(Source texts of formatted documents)
• • • • •
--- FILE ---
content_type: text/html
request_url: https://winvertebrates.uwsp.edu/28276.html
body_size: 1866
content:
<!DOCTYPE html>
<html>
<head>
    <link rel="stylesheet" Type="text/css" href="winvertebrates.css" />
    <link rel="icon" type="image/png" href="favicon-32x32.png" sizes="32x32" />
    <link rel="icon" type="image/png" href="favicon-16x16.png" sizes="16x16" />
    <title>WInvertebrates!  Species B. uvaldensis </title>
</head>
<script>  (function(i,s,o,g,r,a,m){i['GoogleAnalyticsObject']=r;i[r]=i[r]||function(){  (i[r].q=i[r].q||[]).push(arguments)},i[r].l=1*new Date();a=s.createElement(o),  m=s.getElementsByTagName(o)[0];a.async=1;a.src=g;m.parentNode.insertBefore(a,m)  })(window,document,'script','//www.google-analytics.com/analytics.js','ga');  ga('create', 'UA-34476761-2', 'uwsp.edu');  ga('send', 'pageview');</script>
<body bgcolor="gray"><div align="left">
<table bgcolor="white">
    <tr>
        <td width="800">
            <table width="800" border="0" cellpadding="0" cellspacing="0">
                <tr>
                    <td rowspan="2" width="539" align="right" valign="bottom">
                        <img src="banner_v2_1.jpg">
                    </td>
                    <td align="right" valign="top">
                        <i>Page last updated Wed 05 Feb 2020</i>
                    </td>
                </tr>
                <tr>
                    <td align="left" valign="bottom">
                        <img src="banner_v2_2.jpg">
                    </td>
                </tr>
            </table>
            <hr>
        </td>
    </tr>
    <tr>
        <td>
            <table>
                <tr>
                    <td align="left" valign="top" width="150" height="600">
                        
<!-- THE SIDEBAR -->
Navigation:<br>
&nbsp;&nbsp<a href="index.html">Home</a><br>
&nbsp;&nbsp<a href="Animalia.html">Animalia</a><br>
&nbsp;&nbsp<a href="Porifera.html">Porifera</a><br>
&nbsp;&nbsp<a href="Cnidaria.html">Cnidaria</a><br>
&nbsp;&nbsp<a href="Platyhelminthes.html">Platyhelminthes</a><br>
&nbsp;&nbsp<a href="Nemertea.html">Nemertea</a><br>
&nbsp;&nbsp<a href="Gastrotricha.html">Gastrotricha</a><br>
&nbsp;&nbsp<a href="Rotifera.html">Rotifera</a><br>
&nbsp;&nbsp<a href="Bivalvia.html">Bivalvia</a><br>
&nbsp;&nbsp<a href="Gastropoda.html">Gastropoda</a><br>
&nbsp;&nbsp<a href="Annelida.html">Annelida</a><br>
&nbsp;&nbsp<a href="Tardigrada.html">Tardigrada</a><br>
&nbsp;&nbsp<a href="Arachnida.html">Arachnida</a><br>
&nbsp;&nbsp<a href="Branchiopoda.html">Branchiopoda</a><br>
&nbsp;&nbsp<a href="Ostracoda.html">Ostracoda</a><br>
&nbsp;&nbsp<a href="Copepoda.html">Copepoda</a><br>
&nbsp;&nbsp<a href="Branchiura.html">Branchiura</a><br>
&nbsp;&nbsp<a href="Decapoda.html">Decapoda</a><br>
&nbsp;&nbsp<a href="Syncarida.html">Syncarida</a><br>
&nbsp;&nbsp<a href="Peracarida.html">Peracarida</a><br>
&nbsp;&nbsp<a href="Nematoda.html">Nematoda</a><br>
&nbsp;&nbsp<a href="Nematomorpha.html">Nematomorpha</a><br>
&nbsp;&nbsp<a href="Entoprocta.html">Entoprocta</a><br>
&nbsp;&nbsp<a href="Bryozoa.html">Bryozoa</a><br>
• • • • •
WORK INSTRUCTION - From the entries, report every line in which the string "favicon" occurs.

RESULT OF THIS TASK -
    <link rel="icon" type="image/png" href="favicon-32x32.png" sizes="32x32" />
    <link rel="icon" type="image/png" href="favicon-16x16.png" sizes="16x16" />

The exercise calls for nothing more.